On Thu, Aug 17, 2023, 15:06 Shaun Adkins @.***> wrote:
[image: Screenshot 2023-08-17 at 3 05 27 PM] https://user-images.githubusercontent.com/5665914/261411530-5e3501f2-2811-46ab-ad04-92f4e788e025.png
Here is a screenshot with the vcenter at median value
— Reply to this email directly, view it on GitHub https://github.com/IGS/gEAR/issues/509#issuecomment-1682815472, or unsubscribe https://github.com/notifications/unsubscribe-auth/AH7KC7XXRUQMRPJW5XFNYG3XVZTTLANCNFSM6AAAAAAVM2THWQ . You are receiving this because you were mentioned.Message ID: @.***>
This is the permalink I was using. https://nemoanalytics.org//projection.html?layout_id=Micali2023&gene_symbol_exact_match=1&projection_source=95f5868e&multipattern_plots=0&projection_algo=pca
We can modify the colorscale to be custom using the Matplotlib colormap gradient data structure, but I would have to read a tutorial as I am vaguely familiar with the process. So I would have to choose "blue" as a 0 value, "black" as a 127 value, and "red" as a 255 value to build the custom colormap
To clarify earlier because I may have misread it, you are fine with the colorscale centering on the median weight value, but the points to be sorted by absolute value away from 0 before drawing?
Example with a black center area. I can add more colors and "tighten" the black range so it doesn't cover so much of the colorbar if that is helpful. Currently the gradient is about a third each of blue, black, then red
Example where I add "darkblue" and "darkred" in the middle, and have the "dark" range cover from about 40% - 60% of the way into the colorbar
this looks great Shaun!
i really like your efforts to optimize the colorscale to show what is going on in the data - it makes a huge difference in what we can see! - complication is that each dif dataset will have a different distribution of projected values, so its going to be hard to have a globally optimized colors scale, and we currently have nowhere for the user to be able to control this (unless we want to add an element in the display curation that would only be used for PCA projection, but i tihnk thats otside our).
im also looking at the white centered divergent color scale you have running in production right now, and although i do think the center is better as black, that divergent scale has the advantage that each side of the colorscale goes from light red (or blue) to dark red (or blue) - i think by adding a bright/vibrant red (or blue) to each end of your last example (the one where you added the darkblue and darkred) would get the best of both worlds - can u give that a try? if the squizhes the center black too much, we cold try the same thing with the 1/3 red, 1/3 black, 1/3 blue colorscale.

Spatial reasoning question data
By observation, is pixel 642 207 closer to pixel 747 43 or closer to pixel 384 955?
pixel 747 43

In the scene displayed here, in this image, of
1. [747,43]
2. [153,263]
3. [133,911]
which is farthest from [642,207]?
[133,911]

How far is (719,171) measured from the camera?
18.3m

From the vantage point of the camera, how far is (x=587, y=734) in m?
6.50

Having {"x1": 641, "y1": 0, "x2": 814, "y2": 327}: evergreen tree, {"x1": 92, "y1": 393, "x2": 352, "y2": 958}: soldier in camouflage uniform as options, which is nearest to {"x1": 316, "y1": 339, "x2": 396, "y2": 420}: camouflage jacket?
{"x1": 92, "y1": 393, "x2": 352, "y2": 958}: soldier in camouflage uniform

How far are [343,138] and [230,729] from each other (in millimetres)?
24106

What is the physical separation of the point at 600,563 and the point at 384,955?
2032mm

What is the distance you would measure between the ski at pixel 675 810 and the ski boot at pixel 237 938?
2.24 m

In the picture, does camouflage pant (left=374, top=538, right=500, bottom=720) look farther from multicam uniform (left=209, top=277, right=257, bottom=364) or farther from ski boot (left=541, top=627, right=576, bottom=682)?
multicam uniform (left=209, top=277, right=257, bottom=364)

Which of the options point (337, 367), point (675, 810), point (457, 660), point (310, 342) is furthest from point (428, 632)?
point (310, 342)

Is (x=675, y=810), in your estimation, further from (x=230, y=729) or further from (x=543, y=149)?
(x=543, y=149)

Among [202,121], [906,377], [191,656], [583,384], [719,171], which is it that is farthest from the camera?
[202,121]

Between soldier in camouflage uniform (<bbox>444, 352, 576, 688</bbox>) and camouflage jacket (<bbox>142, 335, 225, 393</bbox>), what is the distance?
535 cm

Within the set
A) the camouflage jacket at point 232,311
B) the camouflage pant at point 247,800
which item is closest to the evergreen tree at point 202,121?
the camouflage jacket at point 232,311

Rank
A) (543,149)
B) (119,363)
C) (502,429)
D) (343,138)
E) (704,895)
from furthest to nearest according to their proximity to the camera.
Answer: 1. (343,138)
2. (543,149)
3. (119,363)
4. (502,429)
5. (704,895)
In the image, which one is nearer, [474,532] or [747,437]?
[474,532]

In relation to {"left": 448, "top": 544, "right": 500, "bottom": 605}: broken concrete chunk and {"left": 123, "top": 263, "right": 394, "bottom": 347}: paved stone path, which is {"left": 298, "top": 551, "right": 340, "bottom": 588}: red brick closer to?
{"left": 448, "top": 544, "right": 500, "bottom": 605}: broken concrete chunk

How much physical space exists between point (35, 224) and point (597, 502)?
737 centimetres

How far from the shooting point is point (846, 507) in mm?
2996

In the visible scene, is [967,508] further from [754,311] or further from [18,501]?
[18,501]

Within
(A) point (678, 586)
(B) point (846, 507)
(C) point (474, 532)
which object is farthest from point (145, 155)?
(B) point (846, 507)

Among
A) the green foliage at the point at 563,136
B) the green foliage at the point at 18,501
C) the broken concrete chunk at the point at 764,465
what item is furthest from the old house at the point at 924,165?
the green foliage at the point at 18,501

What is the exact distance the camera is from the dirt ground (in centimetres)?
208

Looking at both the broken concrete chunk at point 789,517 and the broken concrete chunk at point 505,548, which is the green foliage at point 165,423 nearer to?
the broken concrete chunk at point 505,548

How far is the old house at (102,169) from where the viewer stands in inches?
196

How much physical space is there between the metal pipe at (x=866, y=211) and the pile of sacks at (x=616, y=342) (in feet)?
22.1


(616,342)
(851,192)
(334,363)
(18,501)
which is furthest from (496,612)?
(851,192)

**EXERCISE**
Please continue the colorscale discussion thread above, starting right after its final message.

**RESPONSE TO THE EXERCISE**
also - glad you asked if this will work: "colorscale centering on the median weight value, but the points to be sorted by absolute value away from 0 before drawing" - is it possible to sort/plot by distance from the median instead? i think it is important to do both coloring and sorting by median.
really do appreciate your attention to detail here - really makes a difference in what we can see, carlo
On Fri, Aug 18, 2023 at 10:13 AM Shaun Adkins @.***> wrote:
[image: Screenshot 2023-08-18 at 10 12 17 AM] https://user-images.githubusercontent.com/5665914/261628873-3923ef92-8195-4a54-b5e0-1b9b338cfa59.png
Example where I add "darkblue" and "darkred" in the middle, and have the "dark" range cover from about 40% - 60% of the way into the colorbar
— Reply to this email directly, view it on GitHub https://github.com/IGS/gEAR/issues/509#issuecomment-1683983230, or unsubscribe https://github.com/notifications/unsubscribe-auth/AH7KC7TFTDEF7MO6SICCIILXV52APANCNFSM6AAAAAAVM2THWQ . You are receiving this because you were mentioned.Message ID: @.***>
-- Carlo
def create_projection_pca_colorscale():
"""Create a diverging colorscale but with black in the middle range."""
from matplotlib.colors import LinearSegmentedColormap
# Src: https://matplotlib.org/stable/tutorials/colors/colormap-manipulation.html#directly-creating-a-segmented-colormap-from-a-list
nodes = [0.0, 0.25, 0.4, 0.5, 0.6, 0.75, 1.0]
colors = ["lightblue", "blue", "darkblue", "black", "darkred", "red", "lightcoral"]
return LinearSegmentedColormap.from_list("projection_pca", list(zip(nodes, colors)))
median = np.median(adata[:, gene_symbol].X.squeeze())
sort_order = np.argsort(np.abs(median - adata[:, gene_symbol].X.squeeze()))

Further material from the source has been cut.